My 1st actual doula client

It's Saturday. I wake up, and it is Saturday. Like most, I mope around in my robe, drink some coffee, and procrastinate getting dressed to avoid facing the world. By 12:15, I have successfully put on jeans, yet, still with robe. My phone rings... NAMEOFCLIENT CALLING. Fight or Flight kicks in. Flight-I have a best friends daughter's 1st birthday party to attend in just a few hours. It's probably just to touch base. Let it go to voicemail. I am not prepared. Fight-This is what I have been waiting for. My destiny and duty. "Hello?" "I think my water just broke." Oh, shit. Lazy Saturday Mom hat hits the wall and lands on the floor, and out comes doula hat. I go through some questions to determine her state of emotions and state of labor. No real contractions, just positive her membranes ruptured. I reassure her, she will be okay despite the lack of contractions, and remind her of my first stage of labor with Nora. "Call your OB's office, and then call me back to let me know what they recommend." Panic. I run out and mutter some words, four letter and otherwise, to Jeff. I pace and wander around some more... Finally, I focus. I pack my binder, booklet, lotions and massagers in a backpack.

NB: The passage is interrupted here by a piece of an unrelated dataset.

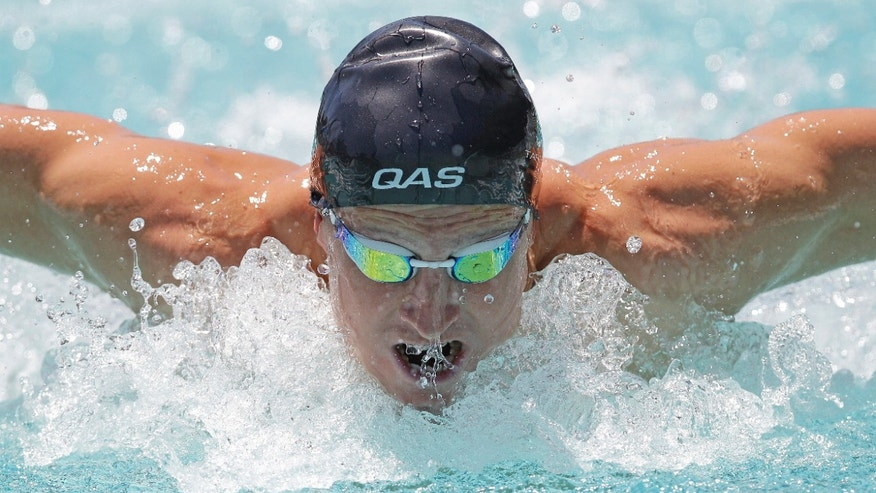 June 1, 2012: Nick D'Arcy, of Australia, competes in a preliminary heat of the 100-meter butterfly at the Santa Clara International Grand Prix swim meet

I hopped in the car to run to New Leaf. I need snacks, water, enough frozen dinners to last my husband a day, and I was sure I needed another lotion or oil to add to my bag. My usual anal grocery separation at the checkout, had to be revised to bag doula stuff separately from freezer stuff. I head to the mall for my procrastinating last half of a birthday present.

Fifteen minutes late and pulling into the party zone, my phone rings. Again, FOF, but Fight wins without any contemplation. Nameofclient is in the hospital, 1 centimeter dilated. I tell her to call me if she is checked and further dilated, or if the "P" word is brought up. Two hours later, obsessing over and double-checking my phone that I carried in my hand, I get a phone call with the "P" word. Her dilation is just at 2 and her water broke 5 hours ago. She okay’s the pitocin, and now I race. I change my clothes, grab my bag, and head to TMH. At 5:45p, there is no change in her progression, and NOC is as calm as can be, despite the pitocin running through her veins. The three of us (third party her husband) sit and chat. Cell phones are ringing, mine included, to see how everyone is doing. Within a few hours, the contractions are intense. Her mother shows up, which has me worried. I didn't want to replace the mother having a daughter, role.

The time of day is hazy from hear on out. As soon as she needed me, it was automatic and natural. Words came out of my mouth without thought, and counter pressure and massaging just happened. The mother was beautiful. She asked to labor in the tub, and despite the monitors and IV, she was allowed an hour. I filled the tub, while her husband and mother had a moment to walk and labor through the halls.

Husband and NOC spent some time together in the bath. I could hear a few intense contractions, and soon the nurse ordered her back to the IV. We stood, sat on the birthing ball, leaned on the bed, laid on all fours on the ball and bed... We are contracting, massaging, communicating, and soothing together. It doesn't feel like doula and client. It feels connected and intertwined. There is honesty. We shared something you don't get from relationships you have had with people for years, or interact with in everyday life. She stood, and I embraced her, let her sink her weight into my arms, as mine intertwined with hers, holding her weight, allowing her to sink, and her head would rest on my shoulder. There was nothing more beautiful.

We had been laboring together for nearly 8 hours. No more tub was allowed. It was after 4am. Only 4 centimeters along. She asked for Nubain. We labored in bed for a while, since she had to return there to have her progression checked.

NOC's mom was copying my acupressure and massage techniques, engaging herself in her daughter's labor. The husband came up frequently to kiss and caress her, saying words of love and encouragement, softly in her ear.

By 6am I was on my own. Mom was passed out in the rocking chair, Dad on the reclining bed chair. We rocked and swayed, I held her, she told me where to apply pressure if my placement was off during a contraction, and communicated more or less pressure, if necessary. I was in complete awe of this woman, taking each contraction with confidence and breath. I ran my fingers through her hair in between, and told her how wonderfully she was doing. I was so proud of her, and so proud of myself. We were doing this together.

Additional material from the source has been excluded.